Today’s post is a guest post from Diane Stec, view more information about her at the bottom of the article.
1) If light is the most important element to a portrait, then the camera is one of the most important tools. Having an expensive camera is not the only way to capture great portraits. I will not argue with purchasing good gear, but an experienced and talented photographer can take an incredible portrait with an old film camera. It’s a combination of thorough knowledge of photography and the understanding of many key elements to create stunning portraits. It’s important that the camera can change aperture, shutter and ISO to create creative images. Learn to set the camera on proper exposure and then experiment with creative exposure, and you will see your portraits come to life.
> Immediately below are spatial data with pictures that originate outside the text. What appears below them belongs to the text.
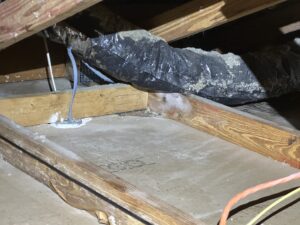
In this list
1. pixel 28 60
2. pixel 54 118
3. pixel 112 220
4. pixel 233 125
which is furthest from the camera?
pixel 28 60

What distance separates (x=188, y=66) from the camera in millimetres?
2162

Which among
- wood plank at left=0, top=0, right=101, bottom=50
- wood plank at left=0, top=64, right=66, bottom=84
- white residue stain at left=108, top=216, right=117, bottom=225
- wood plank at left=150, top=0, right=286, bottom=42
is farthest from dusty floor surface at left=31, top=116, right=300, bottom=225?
wood plank at left=0, top=64, right=66, bottom=84

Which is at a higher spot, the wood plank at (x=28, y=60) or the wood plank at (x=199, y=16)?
the wood plank at (x=199, y=16)

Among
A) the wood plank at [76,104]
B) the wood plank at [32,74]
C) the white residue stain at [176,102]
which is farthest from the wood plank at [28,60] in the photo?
the white residue stain at [176,102]

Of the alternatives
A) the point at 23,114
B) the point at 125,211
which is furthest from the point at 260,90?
the point at 125,211

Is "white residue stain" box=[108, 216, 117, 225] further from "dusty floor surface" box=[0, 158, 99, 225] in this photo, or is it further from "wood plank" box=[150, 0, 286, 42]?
"wood plank" box=[150, 0, 286, 42]

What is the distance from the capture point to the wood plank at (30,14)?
131 cm

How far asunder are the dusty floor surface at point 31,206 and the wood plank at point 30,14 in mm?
458

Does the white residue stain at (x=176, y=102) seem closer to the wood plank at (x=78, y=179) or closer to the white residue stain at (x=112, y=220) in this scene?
the wood plank at (x=78, y=179)

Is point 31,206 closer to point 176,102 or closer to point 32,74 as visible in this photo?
point 176,102

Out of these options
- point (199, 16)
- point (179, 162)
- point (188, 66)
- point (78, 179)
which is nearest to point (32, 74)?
point (188, 66)

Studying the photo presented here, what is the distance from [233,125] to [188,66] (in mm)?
362

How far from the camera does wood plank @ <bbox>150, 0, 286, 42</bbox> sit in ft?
5.95

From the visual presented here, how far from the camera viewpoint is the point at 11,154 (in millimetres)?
1727
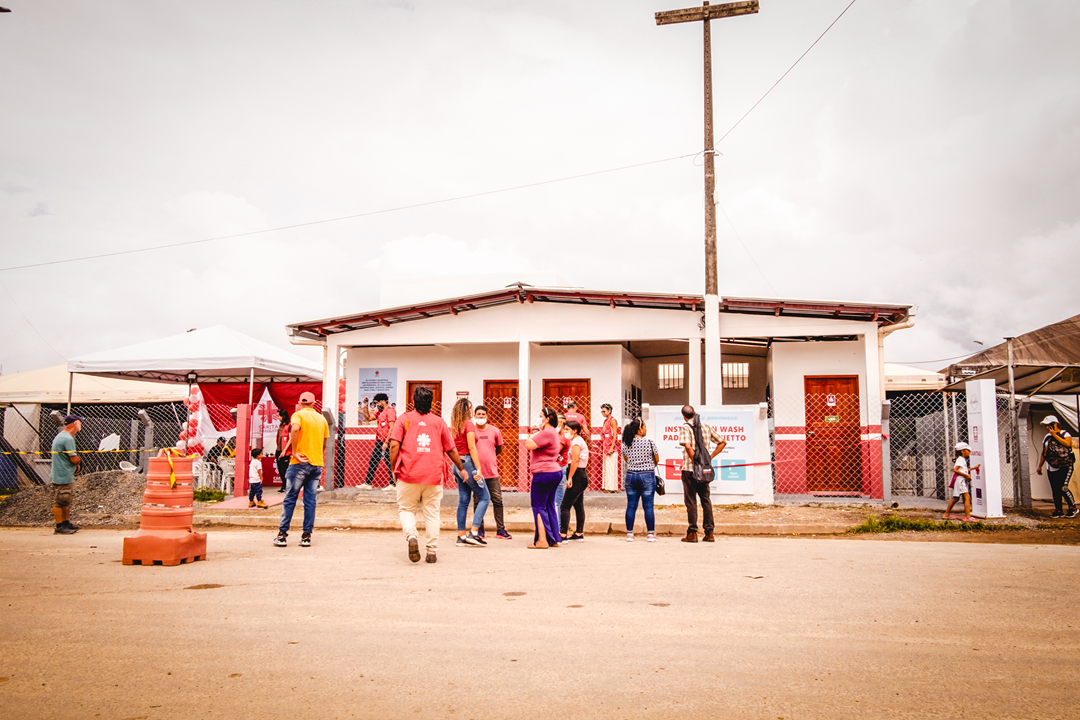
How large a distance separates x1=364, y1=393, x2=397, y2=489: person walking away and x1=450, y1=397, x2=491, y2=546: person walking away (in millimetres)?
5214

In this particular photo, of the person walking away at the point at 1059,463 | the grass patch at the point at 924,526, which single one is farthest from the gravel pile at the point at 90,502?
the person walking away at the point at 1059,463

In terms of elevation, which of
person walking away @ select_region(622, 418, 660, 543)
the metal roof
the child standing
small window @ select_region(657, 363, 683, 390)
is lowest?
the child standing

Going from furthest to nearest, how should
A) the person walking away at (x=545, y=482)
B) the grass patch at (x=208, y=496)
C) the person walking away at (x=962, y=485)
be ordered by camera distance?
the grass patch at (x=208, y=496) < the person walking away at (x=962, y=485) < the person walking away at (x=545, y=482)

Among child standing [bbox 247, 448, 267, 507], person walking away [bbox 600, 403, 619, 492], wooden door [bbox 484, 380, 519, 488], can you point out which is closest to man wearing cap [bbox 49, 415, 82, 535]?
child standing [bbox 247, 448, 267, 507]

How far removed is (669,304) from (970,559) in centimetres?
796

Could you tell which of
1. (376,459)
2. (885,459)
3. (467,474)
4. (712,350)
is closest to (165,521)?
(467,474)

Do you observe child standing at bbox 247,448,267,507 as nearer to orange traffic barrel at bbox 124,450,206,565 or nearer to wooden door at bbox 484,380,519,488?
wooden door at bbox 484,380,519,488

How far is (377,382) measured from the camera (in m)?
17.3

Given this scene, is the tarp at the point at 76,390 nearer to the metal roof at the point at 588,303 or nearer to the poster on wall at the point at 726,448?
the metal roof at the point at 588,303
2) It’s important to have a good lens or what pros call, “Good Glass.” Actually, the best lenses should open-up (wide aperture) to f/2.8 or larger (f/1.8, f/1.4 and so on). This is important to achieve shallow depth of field by knocking the background out of focus. Also, it’s a good idea to have a high-quality portrait lens for your particular camera. If you’re shooting with a digital camera, the crop factor may add to the “mm” of the lens. Usually, prime lenses are the best; but many photographers prefer a range in “mm” choices without having to change the lens or their distance from the subject. If you are using a SLR, roughly a 70mm to 135mm or even a 200mm are great lenses for portraiture.
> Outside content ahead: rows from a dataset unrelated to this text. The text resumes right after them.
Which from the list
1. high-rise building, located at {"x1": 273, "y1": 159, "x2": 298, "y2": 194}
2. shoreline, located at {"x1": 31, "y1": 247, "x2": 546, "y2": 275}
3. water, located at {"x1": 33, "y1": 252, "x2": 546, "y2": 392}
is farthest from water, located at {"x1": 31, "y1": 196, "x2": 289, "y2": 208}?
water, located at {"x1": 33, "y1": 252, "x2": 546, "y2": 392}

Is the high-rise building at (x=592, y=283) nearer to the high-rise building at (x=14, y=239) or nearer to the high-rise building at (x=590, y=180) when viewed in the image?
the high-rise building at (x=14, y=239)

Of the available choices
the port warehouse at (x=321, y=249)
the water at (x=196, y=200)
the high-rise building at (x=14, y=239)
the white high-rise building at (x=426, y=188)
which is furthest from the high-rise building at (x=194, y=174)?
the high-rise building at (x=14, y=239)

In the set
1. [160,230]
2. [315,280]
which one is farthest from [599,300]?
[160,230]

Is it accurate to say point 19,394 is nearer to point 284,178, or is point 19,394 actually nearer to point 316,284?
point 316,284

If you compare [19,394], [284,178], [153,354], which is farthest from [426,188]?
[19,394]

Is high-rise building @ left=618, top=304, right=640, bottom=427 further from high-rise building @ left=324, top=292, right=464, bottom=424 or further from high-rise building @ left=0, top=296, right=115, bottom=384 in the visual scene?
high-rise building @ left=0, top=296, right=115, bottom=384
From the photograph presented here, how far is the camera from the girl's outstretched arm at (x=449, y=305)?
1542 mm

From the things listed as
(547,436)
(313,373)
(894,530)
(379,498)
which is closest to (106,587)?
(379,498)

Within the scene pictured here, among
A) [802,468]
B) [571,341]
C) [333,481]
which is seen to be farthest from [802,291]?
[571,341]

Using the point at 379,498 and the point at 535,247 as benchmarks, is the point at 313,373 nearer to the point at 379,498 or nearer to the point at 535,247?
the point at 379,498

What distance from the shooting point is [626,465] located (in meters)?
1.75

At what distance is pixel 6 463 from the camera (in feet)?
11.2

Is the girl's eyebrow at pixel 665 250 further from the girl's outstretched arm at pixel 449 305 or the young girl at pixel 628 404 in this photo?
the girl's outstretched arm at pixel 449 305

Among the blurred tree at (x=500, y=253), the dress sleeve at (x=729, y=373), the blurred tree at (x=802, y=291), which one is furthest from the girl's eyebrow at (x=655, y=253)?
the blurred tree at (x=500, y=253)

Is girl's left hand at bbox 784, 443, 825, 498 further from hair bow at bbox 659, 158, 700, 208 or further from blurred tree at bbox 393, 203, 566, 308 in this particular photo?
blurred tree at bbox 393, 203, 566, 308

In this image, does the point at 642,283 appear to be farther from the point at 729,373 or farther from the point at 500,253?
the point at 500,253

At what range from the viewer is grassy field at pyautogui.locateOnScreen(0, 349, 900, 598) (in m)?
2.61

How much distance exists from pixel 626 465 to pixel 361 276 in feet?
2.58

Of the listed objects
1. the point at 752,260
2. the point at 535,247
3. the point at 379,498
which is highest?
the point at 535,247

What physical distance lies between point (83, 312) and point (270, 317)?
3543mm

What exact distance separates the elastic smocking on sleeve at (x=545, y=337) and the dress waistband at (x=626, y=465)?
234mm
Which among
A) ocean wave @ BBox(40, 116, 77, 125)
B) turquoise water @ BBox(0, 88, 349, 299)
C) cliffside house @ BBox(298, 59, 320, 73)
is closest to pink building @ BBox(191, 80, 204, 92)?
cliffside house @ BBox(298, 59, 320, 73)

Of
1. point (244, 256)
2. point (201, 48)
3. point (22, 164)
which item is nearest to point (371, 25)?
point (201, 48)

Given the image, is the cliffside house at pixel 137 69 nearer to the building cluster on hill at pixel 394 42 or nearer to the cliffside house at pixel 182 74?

3) One of the most important ingredients to a successful portrait is the expression. You can unsuccessfully break the rules or mess up the lighting and to a degree save the shot with a good expression. Of course, the stronger the portrait will be if all the elements fall into place. It’s important that your client feels comfortable and relaxed. Keep up a conversation and never let them sit like a lump while you’re making technical adjustments. They need to be a part of their session. The more comfortable they are in the session the stronger the portrait, and the easier it will be to direct them to achieve the desired pose and expression.
4) The choice of location is incredibly important to the overall look of the portrait. The location should complement what the subject will be wearing. Have a consultation with your client on clothing choices for either the studio, location or both. These two items need to balance each other, which will allow for continuity with the pose and composition. It will bring everything together to create and strengthen the overall look and feel of the portrait. I enjoy outdoor locations for a great deal of my work. There is always something special about what Mother Nature provides. I do love shooting in the studio for greater control, special lighting, certain sets or trippy shots that you usually can’t achieve outdoors. As photographers, we must communicate visually what our client describes verbally. This discussion will dictate the choices on clothing and location.
5) One of the most overlooked but what all images require, even in the smallest amount is the Light. Just like the subject has a personality so does the light. It has a look, a color, a feel and a quality. It’s important to study the way light highlights or wraps around your subject. Many photographers take light for granted excusing all failure to either the equipment or the photographer. You need to really understand ISO. There is a simple guide to follow. Use higher ISO’s in darkly lit areas and lower ISO’s for brightly lit areas. However, this isn’t always a fast hard rule. As you will learn, photography doesn’t always have absolutes. Today, much depends upon the camera, sensor, pixels and the quality of the ISO speed chosen just to name a few. A good example is using slower ISO’s for cityscapes or night scenes. Again, much depends on what you are trying to say creatively. If you are doing outdoor portraiture, it’s important to avoid direct sunlight. Try to photograph in areas with even illumination or shade. Also, drag the shutter on a dark background to open it up, or if the background is too bright choose a faster shutter speed to knock it down.
There are many components needed to create a strong portrait. I believe these are some of the most essential techniques. It’s a good idea to always keep reading, learning and studying other photographers work. Nothing can replace a talented, creative and experienced photographer. It takes time to become a professional or even a master photographer, but only a very select group will achieve the level of Artist.